The SDF, advancing with support from US-led coalition airstrikes and American artillery, have now encircled Raqqa city to the north, east and west. Airstrikes have blown out bridges across the Euphrates River to the south.

After taking Tabqa, “SDF and coalition forces will continue operations to isolate and seize Raqqa,” coalition spokesman US Air Force Colonel John Dorrian tweeted on Wednesday.

US Secretary of Defense General James Mattis told a press conference in Denmark on Tuesday that the fight against IS would “accelerate” in coming weeks and months.

 SDF fighters in Tabqa city on Thursday. Photo courtesy of Euphrates Wrath.

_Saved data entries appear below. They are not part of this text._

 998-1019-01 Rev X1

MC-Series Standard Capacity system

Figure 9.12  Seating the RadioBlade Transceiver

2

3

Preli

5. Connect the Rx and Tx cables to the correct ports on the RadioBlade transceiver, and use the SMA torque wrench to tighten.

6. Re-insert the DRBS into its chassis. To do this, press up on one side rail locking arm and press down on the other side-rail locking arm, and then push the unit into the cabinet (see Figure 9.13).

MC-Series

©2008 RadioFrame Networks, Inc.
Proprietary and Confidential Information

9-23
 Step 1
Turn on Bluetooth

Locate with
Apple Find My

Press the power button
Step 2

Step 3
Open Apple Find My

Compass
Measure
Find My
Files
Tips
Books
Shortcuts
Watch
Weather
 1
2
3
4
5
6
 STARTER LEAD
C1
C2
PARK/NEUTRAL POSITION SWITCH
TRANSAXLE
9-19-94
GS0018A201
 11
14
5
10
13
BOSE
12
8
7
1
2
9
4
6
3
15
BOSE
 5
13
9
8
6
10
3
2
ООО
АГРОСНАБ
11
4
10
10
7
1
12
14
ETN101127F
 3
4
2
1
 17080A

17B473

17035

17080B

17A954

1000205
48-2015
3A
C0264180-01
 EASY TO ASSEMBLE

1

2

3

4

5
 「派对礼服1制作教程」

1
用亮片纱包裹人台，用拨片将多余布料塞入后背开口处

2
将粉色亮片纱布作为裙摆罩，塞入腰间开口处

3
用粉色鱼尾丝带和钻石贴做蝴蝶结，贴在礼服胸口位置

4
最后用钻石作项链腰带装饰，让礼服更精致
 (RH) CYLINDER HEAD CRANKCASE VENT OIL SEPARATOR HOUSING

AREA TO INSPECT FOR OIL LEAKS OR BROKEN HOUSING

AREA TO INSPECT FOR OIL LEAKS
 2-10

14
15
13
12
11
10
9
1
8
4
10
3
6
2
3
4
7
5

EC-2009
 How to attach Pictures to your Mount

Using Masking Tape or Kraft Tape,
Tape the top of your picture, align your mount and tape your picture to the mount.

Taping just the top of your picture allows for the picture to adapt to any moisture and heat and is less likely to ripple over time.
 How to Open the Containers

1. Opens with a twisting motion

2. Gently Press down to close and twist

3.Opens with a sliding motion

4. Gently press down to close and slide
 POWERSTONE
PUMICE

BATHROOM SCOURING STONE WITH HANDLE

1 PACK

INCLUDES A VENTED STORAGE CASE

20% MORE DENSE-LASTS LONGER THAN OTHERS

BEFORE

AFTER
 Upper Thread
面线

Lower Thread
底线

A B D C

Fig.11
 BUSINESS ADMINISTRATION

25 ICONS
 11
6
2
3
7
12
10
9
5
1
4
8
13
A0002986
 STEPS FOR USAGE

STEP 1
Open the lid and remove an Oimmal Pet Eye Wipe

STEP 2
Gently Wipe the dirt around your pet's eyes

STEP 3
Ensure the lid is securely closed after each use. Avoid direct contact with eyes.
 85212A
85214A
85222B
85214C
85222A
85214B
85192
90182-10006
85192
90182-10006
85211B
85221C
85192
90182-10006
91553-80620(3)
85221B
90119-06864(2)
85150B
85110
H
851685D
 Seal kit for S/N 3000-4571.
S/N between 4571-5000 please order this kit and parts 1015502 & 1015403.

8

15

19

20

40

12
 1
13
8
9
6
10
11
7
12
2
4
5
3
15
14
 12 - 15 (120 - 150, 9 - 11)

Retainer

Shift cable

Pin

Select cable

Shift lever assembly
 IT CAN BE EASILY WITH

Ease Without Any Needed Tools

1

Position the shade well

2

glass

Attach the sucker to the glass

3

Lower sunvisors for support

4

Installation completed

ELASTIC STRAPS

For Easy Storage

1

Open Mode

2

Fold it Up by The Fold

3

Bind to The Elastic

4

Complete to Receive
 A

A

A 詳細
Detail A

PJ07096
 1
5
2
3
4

On Tuesday, the Pentagon announced that US President Donald Trump had authorized the Defense Department to “equip Kurdish elements of the Syrian Democratic Forces as necessary to ensure a clear victory over ISIS in Raqqa, Syria.”

The move angered Turkey, which views the Kurdish YPG forces within the SDF as a terrorist organization linked to the PKK party, which has waged a bloody insurgency inside Turkey for decades.

“We would like to believe that our allies will prefer to side with us and not with terrorist organizations,” Turkish President Recep Tayyip Erdogan, who is due to visit Washington later this month, told a press conference in Ankara on Wednesday.

Turkish Defense Minister Fikri Isik said in a televised interview on Wednesday that giving additional arms to the YPG “will benefit neither the region nor the US.”

On Wednesday, the SDF released a statement via the Euphrates Wrath channel on messaging app Telegram, announcing that battles in the countryside near Raqqa city “to tighten the noose and blockade the enemy” had resumed following a 15-day pause.